Only 34 per cent of people from working-class backgrounds have professional jobs
Social Affairs Correspondent

Working-class people in professional jobs earn almost a fifth less than their more privileged colleagues, according to a new report that warns inequality will remain entrenched in Britain “from birth to work” without urgent government action.

In its latest State of the Nation report, the Social Mobility Commission said those from better-off backgrounds were nearly 80 per cent more likely to end up in professional jobs than their working-class peers. Even when people from a disadvantaged background land a professional job, they earn 17 per cent less than their privileged colleagues, the report states.

The commission said social mobility in the UK had remained “stagnant” since 2014 – despite a pledge by Theresa May to tackle the “burning injustice” of social inequality when she entered Downing Street in 2016. It said the numbers from professional backgrounds who were in professional jobs increased from 59 per cent in 2014 to 60 per cent last year, while only 34 per cent of those from working-class backgrounds had professional jobs – slightly up from 32 per cent in 2014.

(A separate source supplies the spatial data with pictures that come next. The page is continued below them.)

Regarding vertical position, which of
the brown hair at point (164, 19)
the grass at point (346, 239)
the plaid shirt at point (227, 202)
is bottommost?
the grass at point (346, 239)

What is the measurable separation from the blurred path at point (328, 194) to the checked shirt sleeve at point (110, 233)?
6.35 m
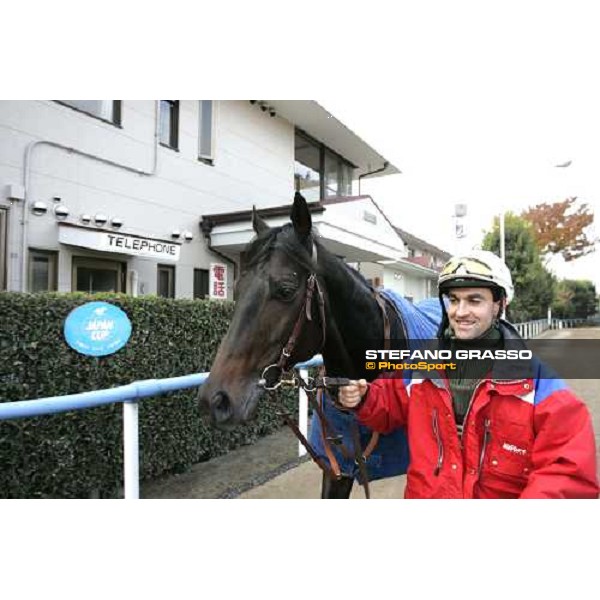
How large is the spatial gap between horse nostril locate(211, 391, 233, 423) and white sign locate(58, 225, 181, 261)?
1972mm

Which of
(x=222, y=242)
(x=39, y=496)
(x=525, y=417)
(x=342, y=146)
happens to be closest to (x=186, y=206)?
(x=222, y=242)

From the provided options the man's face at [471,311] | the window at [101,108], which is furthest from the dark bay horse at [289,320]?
the window at [101,108]

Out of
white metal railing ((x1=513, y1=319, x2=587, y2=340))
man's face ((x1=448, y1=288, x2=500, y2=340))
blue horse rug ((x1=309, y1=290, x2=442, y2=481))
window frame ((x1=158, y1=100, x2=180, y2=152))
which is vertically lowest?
blue horse rug ((x1=309, y1=290, x2=442, y2=481))

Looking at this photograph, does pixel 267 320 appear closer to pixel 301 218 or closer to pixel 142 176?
pixel 301 218

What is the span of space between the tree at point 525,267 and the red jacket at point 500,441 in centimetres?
67

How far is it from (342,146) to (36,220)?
2.76 metres

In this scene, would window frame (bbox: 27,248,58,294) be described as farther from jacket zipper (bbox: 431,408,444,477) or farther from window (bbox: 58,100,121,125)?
jacket zipper (bbox: 431,408,444,477)

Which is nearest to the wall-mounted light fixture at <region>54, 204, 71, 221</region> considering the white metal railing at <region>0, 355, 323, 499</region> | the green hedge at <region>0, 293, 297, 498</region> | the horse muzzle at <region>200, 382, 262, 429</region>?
the green hedge at <region>0, 293, 297, 498</region>

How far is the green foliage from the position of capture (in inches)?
74.7

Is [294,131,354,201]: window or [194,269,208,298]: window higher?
[294,131,354,201]: window

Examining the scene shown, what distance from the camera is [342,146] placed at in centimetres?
421

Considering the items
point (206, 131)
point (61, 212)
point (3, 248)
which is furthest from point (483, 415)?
point (206, 131)
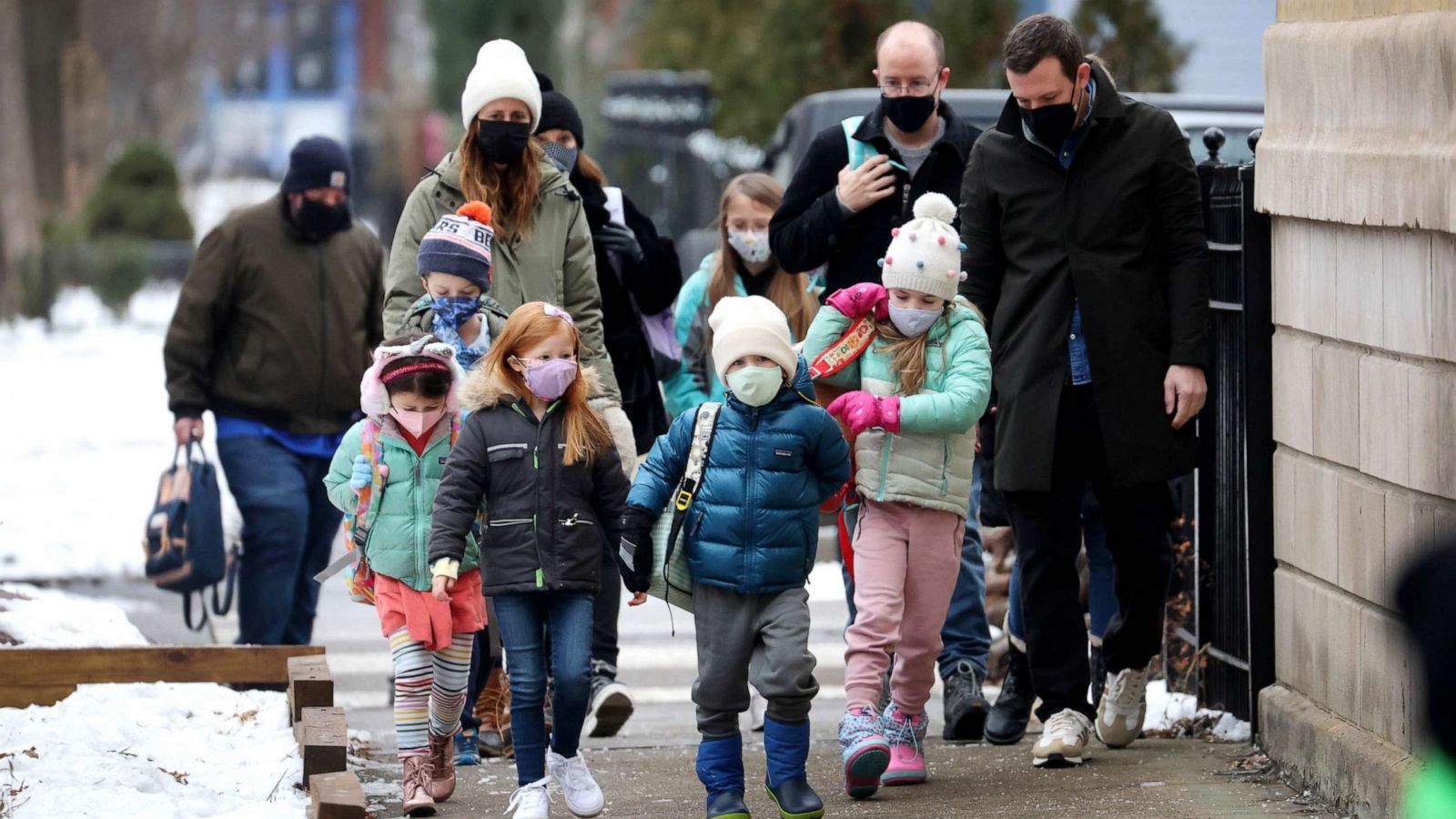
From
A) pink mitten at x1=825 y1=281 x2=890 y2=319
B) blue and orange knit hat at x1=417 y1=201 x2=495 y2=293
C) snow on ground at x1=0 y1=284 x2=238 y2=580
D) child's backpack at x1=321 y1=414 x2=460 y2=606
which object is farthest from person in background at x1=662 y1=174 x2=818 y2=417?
snow on ground at x1=0 y1=284 x2=238 y2=580

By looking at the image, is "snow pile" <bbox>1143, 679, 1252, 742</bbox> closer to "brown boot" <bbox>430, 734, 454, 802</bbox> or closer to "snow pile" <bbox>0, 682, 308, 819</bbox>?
"brown boot" <bbox>430, 734, 454, 802</bbox>

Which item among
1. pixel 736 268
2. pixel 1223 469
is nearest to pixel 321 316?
pixel 736 268

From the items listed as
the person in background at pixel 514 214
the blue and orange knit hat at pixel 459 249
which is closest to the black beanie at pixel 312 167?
the person in background at pixel 514 214

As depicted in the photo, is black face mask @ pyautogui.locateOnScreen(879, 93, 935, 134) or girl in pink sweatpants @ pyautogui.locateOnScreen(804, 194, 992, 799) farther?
black face mask @ pyautogui.locateOnScreen(879, 93, 935, 134)

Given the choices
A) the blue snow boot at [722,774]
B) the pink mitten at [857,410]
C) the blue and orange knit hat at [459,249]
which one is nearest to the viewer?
the blue snow boot at [722,774]

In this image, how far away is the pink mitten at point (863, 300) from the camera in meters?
5.97

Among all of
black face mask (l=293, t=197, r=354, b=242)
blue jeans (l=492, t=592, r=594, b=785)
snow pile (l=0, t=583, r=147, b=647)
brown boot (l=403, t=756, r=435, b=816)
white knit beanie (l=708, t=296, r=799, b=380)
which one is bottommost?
brown boot (l=403, t=756, r=435, b=816)

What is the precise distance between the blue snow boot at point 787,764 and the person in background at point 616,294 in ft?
5.24

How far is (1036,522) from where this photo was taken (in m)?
6.21

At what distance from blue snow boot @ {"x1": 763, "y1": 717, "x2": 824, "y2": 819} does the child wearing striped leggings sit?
99cm

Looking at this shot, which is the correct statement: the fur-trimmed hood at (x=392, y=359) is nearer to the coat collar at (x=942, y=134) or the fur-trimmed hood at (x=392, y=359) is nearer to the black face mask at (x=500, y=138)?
the black face mask at (x=500, y=138)

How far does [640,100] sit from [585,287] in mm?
22416

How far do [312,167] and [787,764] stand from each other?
3529mm

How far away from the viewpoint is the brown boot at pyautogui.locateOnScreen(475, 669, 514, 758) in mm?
6973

The report also found that those from more affluent backgrounds were 70 per cent more likely to move region than those from working-class backgrounds and three times more likely to move to London. And while increasing numbers of students from disadvantaged backgrounds were entering university, they were more likely to drop out before graduating and still faced higher levels of unemployment after university, despite overall employment increasing.

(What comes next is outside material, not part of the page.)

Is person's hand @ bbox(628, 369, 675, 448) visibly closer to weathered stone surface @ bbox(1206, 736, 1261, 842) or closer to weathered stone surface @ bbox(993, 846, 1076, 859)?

Dame Martina Milburn, chair of the commission, said: “Being born privileged means you are likely to remain privileged. But being born disadvantaged means you may have to overcome a series of barriers to ensure you and your children are not stuck in the same trap. At a time when our country needs to be highly productive and able to carve out a new role in a shifting political and economic landscape, we must find a way to maximise the talent of all our citizens, especially those that start the furthest behind.”

The report calls for the government to agree to pay the living wage to all employees and contracted workers, and for a “significant increase” in funding for all 16- to 19-year-olds in education, with a special “student premium” for the disadvantaged. It also recommends extending the offer of 30 hours’ free childcare a week to households where one parent is working eight hours a week – from 16 hours at present – which it said would benefit the most disadvantaged families.

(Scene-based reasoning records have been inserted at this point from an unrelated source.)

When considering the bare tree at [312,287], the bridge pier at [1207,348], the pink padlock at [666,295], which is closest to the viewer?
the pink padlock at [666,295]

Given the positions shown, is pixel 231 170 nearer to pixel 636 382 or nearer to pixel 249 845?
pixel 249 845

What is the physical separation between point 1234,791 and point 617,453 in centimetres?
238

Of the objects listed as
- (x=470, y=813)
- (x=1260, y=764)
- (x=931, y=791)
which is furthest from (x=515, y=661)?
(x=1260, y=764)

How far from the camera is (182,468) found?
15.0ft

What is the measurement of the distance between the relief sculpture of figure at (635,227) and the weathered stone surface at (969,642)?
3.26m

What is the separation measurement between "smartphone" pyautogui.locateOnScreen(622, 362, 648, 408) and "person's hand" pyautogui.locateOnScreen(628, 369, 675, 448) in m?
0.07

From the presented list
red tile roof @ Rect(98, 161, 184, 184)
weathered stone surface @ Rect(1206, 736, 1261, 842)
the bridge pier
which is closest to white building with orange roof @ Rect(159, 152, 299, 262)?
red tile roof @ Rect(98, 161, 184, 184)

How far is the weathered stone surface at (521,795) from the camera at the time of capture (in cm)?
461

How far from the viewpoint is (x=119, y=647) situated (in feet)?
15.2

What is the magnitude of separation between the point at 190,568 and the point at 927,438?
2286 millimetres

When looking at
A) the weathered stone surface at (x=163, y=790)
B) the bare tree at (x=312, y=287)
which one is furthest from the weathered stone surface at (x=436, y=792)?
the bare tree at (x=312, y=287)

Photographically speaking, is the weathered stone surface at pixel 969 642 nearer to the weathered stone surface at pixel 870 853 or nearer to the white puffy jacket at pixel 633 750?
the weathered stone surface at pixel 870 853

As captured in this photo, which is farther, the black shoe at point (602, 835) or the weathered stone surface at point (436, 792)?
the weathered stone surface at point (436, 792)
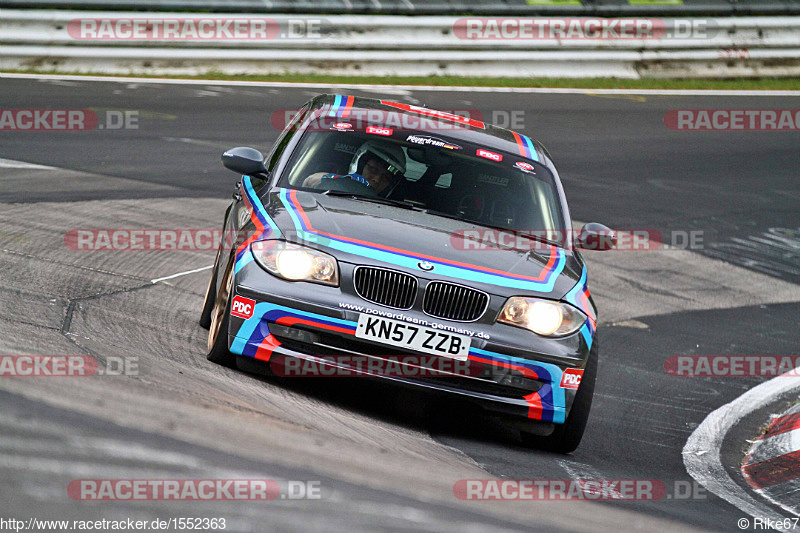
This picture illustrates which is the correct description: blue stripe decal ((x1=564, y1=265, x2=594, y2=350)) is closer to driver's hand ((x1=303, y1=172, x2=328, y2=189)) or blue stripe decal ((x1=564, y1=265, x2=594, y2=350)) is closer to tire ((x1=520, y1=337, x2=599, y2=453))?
tire ((x1=520, y1=337, x2=599, y2=453))

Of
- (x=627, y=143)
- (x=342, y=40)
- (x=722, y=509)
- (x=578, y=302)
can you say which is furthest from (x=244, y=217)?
(x=342, y=40)

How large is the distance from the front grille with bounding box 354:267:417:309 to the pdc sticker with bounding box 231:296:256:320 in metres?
0.54

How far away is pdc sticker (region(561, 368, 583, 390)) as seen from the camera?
212 inches

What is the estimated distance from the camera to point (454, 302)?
17.2 ft

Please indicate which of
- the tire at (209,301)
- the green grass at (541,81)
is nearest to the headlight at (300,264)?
the tire at (209,301)

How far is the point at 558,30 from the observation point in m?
19.3

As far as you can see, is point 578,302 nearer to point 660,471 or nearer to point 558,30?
point 660,471

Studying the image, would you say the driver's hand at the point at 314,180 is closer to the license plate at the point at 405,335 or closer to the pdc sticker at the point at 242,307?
the pdc sticker at the point at 242,307

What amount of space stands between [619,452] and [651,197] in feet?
26.6

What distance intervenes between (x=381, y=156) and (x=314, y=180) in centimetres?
46

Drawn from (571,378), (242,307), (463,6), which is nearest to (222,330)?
(242,307)

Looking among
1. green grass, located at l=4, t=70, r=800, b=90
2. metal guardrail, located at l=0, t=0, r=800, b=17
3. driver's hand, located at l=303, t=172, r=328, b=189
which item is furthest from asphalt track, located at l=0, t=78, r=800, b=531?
metal guardrail, located at l=0, t=0, r=800, b=17

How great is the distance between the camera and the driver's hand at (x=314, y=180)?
247 inches

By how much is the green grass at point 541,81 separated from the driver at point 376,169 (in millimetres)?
11636
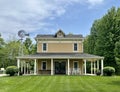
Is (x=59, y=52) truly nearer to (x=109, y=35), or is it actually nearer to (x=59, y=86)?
(x=109, y=35)

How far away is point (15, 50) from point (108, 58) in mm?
24440

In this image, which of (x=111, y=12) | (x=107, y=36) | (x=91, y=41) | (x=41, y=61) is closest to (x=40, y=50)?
(x=41, y=61)

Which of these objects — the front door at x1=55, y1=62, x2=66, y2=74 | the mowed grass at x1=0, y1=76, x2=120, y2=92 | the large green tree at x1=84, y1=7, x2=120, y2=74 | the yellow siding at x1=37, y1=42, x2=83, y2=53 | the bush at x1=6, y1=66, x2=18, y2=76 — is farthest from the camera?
the large green tree at x1=84, y1=7, x2=120, y2=74

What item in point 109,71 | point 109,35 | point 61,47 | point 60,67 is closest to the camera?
point 109,71

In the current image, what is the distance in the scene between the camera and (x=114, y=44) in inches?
2205

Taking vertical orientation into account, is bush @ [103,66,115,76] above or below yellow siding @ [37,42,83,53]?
below

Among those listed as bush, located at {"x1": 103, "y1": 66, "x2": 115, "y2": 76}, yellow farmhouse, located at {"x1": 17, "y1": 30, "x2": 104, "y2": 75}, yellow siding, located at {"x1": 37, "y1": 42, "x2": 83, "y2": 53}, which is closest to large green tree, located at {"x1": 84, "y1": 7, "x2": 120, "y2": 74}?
yellow farmhouse, located at {"x1": 17, "y1": 30, "x2": 104, "y2": 75}

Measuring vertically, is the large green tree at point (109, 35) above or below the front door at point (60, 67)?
above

Dame Martina told BBC Radio 4’s Today programme: “I think our big concern is not stagnation, but, as time goes by, that it will actually get worse. There’s still a big shift if you want to be socially mobile towards London. I think you’re three times more likely to move to London if you’re from a professional background than if you’re from a working-class background.”

Dr Carole Easton, chief executive of the Young Women’s Trust, said young people – and particularly young women – were getting “stuck on low pay” and had “little hope of finding a way out” despite many having good qualifications. She added: “Social mobility has stalled. Young people’s life chances are being decided before they are born, with those from the poorest backgrounds being locked out of jobs. Young people tell us they want to work hard and be financially independent. It is time for the government to recognise the jobs crisis facing so many young people and provide decent skills training and jobs, so that everyone can achieve their potential.”

The education secretary, Damian Hinds, told the BBC social mobility was a “very difficult thing to move”, adding: “And, actually, we have had social immobility issues in this country for decades, for generations. And, actually, it’s quite difficult to measure movements over relatively short periods of time. You are talking usually about a generation.”

In his official response to the report, Mr Hinds said: “We want to create opportunity for everyone. Employment has risen in every UK region under this government, wages are outstripping inflation, the gap between disadvantaged pupils and their peers has narrowed and the proportion of 16- and 17-year-olds in education or apprenticeships is at its highest ever.

“We are supporting pupils to thrive at every stage – setting a 10-year ambition to boost children’s early reading and communication skills, transforming technical education and providing coaching for young jobseekers.

“But we must all work together to create change in the lives of the most disadvantaged. I welcome Dame Martina’s leadership in this area, shining a light on where we can continue raising the bar.”